Als een burcht staat hoog in onduidelijk gebied een roodblauwe halfopen schuiltent, uitkijkend op twee spoorlijnen en een snelweg, met een tweepersoonsmatras erin van het merk Polydaun. Voorlangs een sloot als een slotgracht, de geheime toegangsweg is een met braamstruiken overwoekerd modderpad. Eromheen is het land schitterend georganiseerd.

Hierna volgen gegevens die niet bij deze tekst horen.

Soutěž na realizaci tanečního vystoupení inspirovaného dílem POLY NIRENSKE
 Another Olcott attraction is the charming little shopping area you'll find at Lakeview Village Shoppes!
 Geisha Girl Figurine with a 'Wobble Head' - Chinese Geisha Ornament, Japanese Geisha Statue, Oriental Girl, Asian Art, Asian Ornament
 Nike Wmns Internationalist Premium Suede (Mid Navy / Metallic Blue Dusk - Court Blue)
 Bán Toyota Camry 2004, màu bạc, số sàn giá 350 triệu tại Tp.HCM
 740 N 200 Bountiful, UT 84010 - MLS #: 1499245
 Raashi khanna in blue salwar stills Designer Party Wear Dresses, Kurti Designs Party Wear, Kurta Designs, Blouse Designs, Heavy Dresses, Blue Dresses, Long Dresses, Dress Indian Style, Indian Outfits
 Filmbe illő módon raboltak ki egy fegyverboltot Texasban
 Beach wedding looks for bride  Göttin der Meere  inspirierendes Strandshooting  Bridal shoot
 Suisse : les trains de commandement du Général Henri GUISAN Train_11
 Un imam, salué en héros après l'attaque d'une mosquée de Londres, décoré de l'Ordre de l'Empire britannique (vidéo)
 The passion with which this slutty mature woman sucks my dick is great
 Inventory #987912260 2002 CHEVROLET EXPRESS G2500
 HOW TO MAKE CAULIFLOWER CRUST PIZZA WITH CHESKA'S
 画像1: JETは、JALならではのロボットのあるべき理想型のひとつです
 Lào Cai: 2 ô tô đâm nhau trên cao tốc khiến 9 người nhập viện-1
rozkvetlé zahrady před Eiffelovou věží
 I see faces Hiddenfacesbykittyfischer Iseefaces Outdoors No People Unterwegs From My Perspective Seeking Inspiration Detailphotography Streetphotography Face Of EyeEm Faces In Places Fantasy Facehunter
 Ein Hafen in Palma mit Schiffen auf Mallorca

Niemand thuis. En onder de lage bomen verschijnt een groter kampement: hoopjes kleding, slaapmateriaal, schoenen, rugzakken, doorweekt maar te huishoudelijk achtergelaten om in onbruik te zijn. Wie zwerft kent wegen die voor mensen met een huis verborgen blijven.

In het centrum van Parijs zijn daklozententjes zichtbaar neergezet, Eline Huisman schreef er een mooie column over. Hier is dakloosheid een schimmengebied, in de hoop dat het niet bestaat. Het land dat de welvaartsstaat uitvond wendt z’n gezicht af van de moeilijkheden die het zelf veroorzaakt, en laat de sporen achter in dit struikgewas.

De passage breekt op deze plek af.